Em primeira instância, foi assinado o documento que ficou conhecido como o Memorando de Entendimento do Luena, no dia 30 de Março de 2002, entre as chefias militares do Governo e da UNITA. E, no dia 4 de Abril de 2002, em Luanda, no então Palácio dos Congressos, o Governo e a UNITA assinaram o Memorando de Entendimento que pôs fim definitivo à guerra civil.
O acordo determinou o cessar-fogo imediato, a entrega das armas e a reintegração de combatentes na vida civil, com o apoio das Nações Unidas e de parceiros internacionais. “Em 2002, o MPLA e o Presidente José Eduardo dos Santos mostraram respeito e boa-fé — algo que não existiu nem no Alvor nem em Bicesse. Este respeito mútuo é o verdadeiro alicerce da paz”, disse o nacionalista Onofre dos Santos.
As feridas e as lições da paz
A paz trouxe o início da reconstrução, mas também novos desafios: a desmobilização de milhares de ex-combatentes, a reabilitação de infra-estruturas e o combate à pobreza extrema.
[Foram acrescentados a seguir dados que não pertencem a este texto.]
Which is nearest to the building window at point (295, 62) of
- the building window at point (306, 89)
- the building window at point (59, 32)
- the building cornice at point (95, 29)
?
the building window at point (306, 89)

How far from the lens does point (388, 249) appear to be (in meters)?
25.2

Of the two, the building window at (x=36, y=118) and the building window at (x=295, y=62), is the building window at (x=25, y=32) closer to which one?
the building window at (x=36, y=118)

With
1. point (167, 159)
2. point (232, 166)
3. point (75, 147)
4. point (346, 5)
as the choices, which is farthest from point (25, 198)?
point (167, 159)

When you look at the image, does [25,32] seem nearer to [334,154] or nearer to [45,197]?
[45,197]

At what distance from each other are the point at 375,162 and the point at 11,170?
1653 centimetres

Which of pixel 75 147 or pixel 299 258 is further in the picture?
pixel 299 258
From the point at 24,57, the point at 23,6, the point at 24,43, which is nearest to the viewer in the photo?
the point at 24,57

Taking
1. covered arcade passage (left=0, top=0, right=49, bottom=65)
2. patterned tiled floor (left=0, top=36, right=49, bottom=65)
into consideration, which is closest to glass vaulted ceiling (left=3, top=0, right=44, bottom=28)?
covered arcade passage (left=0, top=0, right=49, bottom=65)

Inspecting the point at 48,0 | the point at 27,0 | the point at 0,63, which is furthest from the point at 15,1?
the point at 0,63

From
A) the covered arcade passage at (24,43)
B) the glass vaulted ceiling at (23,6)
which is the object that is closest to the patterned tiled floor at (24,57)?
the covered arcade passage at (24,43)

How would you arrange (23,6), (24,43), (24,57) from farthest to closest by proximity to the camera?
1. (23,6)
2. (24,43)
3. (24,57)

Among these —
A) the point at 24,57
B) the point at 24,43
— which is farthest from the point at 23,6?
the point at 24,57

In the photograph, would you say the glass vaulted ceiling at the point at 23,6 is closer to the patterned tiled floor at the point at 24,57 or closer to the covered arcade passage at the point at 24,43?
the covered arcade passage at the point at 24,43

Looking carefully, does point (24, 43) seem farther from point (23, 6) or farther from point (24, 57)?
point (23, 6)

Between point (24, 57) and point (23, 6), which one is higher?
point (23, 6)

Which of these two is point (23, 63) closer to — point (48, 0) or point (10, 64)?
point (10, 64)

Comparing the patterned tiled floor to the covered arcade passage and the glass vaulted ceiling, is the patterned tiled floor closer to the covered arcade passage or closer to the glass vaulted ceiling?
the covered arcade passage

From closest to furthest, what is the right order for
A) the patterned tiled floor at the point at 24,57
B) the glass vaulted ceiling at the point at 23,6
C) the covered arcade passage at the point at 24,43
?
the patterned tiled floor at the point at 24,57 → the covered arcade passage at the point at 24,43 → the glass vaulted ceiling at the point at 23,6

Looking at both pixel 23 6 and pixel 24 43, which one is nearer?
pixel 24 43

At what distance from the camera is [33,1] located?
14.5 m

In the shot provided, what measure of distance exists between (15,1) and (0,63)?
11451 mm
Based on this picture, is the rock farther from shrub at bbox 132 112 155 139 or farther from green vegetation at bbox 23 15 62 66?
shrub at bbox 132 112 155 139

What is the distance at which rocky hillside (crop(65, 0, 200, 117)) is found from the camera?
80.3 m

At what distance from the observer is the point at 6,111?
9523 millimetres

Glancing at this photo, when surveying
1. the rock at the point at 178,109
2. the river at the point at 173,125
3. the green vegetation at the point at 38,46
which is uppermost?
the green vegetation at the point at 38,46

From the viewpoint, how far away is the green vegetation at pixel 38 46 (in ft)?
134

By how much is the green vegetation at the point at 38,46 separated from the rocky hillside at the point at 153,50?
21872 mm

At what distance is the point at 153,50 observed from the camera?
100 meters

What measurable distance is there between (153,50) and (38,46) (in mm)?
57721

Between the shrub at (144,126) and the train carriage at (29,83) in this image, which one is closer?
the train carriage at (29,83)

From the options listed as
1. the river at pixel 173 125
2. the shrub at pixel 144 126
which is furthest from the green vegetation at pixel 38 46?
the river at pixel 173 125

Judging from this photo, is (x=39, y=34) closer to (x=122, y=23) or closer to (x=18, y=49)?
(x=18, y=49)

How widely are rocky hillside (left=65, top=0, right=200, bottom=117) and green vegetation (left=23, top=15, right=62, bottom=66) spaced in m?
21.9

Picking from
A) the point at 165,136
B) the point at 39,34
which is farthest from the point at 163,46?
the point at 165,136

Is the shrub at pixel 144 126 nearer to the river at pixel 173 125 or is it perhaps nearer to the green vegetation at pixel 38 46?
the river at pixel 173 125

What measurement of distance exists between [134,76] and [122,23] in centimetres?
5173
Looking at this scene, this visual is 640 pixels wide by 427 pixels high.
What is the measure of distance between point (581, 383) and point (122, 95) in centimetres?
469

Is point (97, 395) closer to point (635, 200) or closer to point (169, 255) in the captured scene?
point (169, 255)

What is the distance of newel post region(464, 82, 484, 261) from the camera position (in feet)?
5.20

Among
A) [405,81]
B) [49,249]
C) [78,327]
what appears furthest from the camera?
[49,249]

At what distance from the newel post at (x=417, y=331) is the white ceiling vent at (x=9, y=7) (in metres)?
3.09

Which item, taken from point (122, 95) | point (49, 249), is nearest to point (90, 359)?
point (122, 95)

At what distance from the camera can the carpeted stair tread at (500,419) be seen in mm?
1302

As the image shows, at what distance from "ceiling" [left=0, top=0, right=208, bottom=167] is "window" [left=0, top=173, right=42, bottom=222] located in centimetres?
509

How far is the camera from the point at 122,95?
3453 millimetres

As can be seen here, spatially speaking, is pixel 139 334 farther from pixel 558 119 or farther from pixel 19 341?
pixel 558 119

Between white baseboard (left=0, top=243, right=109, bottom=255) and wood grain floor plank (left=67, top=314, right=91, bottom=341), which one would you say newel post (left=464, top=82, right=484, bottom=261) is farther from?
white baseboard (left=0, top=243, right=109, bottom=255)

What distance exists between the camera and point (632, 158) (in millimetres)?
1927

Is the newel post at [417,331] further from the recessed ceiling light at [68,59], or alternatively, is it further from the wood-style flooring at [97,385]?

Relatórios do Programa das Nações Unidas para o Desenvolvimento (PNUD), do Banco Mundial e da Human Rights Watch apontam que, apesar dos progressos, Angola enfrentou desequilíbrios regionais e desigualdades sociais persistentes.
“Hoje vivemos uma paz consolidada, mas as metas do desenvolvimento continuam atrasadas. O que devia ter começado em 2010 ainda está por fazer”, afirmou Onofre dos Santos.